27 Henry James (1843 – 1916)
Amy Berke; Robert Bleil; and Jordan Cofer
Henry James was born in New York City in 1843 to a wealthy family. James’s father, Henry James, Sr., was a theologian and philosopher who provided James and his siblings with a life rich in travel and exposure to different cultures and languages. Having lived abroad for several years, the James family returned to America prior to the start of the Civil War, settling in Newport, Rhode Island, and later in Cambridge, Massachusetts. Unable to serve in the Union Army during the Civil War as a result of a physical disability, James attended Harvard Law School before deciding to embark on a life of traveling and writing, eventually locating to London in 1876. James’s short works soon came to the attention of William Dean Howells, then assistant editor at the Atlantic Monthly in Boston, and James and Howells eventually became proponents and literary theorists for the Realism movement in literature that had reached American shores. Although gregarious and well-connected to leading artists and intellectuals of his age, James never married, preferring to live alone and to focus his personal time on reading and writing. While James spent a number of years traveling between England and America, he lived most of his adult life in England, eventually receiving British citizenship in 1915, one year before he died.
James was one of the leading proponents of American Literary Realism, along with William Dean Howells and Mark Twain.

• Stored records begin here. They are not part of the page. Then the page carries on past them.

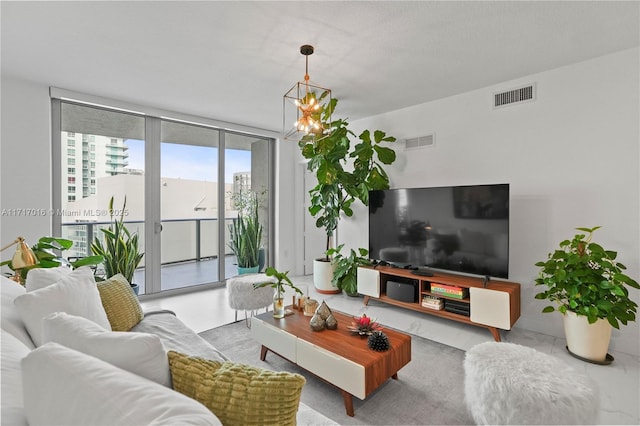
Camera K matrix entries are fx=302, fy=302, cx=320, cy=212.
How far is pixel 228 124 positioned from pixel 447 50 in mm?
3233

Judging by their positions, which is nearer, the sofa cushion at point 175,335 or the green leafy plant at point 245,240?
the sofa cushion at point 175,335

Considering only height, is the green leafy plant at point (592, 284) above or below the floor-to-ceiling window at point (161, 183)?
below

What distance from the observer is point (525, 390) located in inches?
55.4

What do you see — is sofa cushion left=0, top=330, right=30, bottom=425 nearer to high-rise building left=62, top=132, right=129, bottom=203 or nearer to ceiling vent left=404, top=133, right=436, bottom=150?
high-rise building left=62, top=132, right=129, bottom=203

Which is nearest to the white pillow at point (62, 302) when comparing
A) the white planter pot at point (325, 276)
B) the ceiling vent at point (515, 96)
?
the white planter pot at point (325, 276)

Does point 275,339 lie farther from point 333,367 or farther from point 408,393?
point 408,393

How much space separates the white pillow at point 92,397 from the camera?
63cm

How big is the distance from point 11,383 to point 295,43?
8.25ft

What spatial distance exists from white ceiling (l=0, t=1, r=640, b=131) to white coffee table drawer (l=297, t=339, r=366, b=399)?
2.25m

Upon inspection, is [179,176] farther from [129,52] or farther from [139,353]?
[139,353]

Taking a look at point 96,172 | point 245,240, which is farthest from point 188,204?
point 96,172

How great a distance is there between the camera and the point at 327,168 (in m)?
3.69

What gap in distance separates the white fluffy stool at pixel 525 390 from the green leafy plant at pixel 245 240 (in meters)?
3.69

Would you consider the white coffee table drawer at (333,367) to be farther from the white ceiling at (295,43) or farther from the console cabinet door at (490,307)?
the white ceiling at (295,43)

James’s The Art of Fiction (1884) sets forth many of James’s ideas about the nature and importance of Realistic fiction. Often described as a psychological Realist, James went further than Howells and Twain in terms of experimentation with point of view, particularly in employing unreliable narrators and interior monologues. His notable novel length works, including Daisy Miller (1878), The Portrait of a Lady (1881), The Bostonians (1886), What Maisie Knew (1897), The Turn of the Screw (1898), and The Ambassadors (1903), examine a variety of themes, such as the plight of strong-willed or precocious young women or children at odds with the pressures of conventional society, tensions arising from transatlantic travel and living abroad where Americans experience clashes between American and European cultures, and emotional devastation resulting from a life not fully lived.
James’s Daisy Miller, A Study (1878) is a novella that focuses on a young independent minded American girl traveling abroad with her mother and brother in Europe who meets an American living abroad, Frederick Winterbourne. Her interactions with Winterbourne provide an examination of ways in which Daisy is viewed by those acclimated to European manners and unwritten rules of etiquette and behavior for young women. Winterbourne’s obsessive desire to understand whether or not Daisy is “innocent” provides much of the plot of the story. He cannot determine, for example, whether she is a playful young girl, simply ignorant of the cultural conventions of place and time, or whether she is more worldly and manipulative than meets the eye. Winterbourne himself becomes a psychological study: is his preoccupation with Daisy’s innocence a reflection of his own inhibitions? Is he living essentially a half-life, unable or unwilling to commit fully to another person? Is he paralyzed in a complex web of social or psychological fears? In characteristic Realist style, James offers no resolution at the end of the story, allowing questions about Daisy’s character and Winterbourne’s future to go unanswered.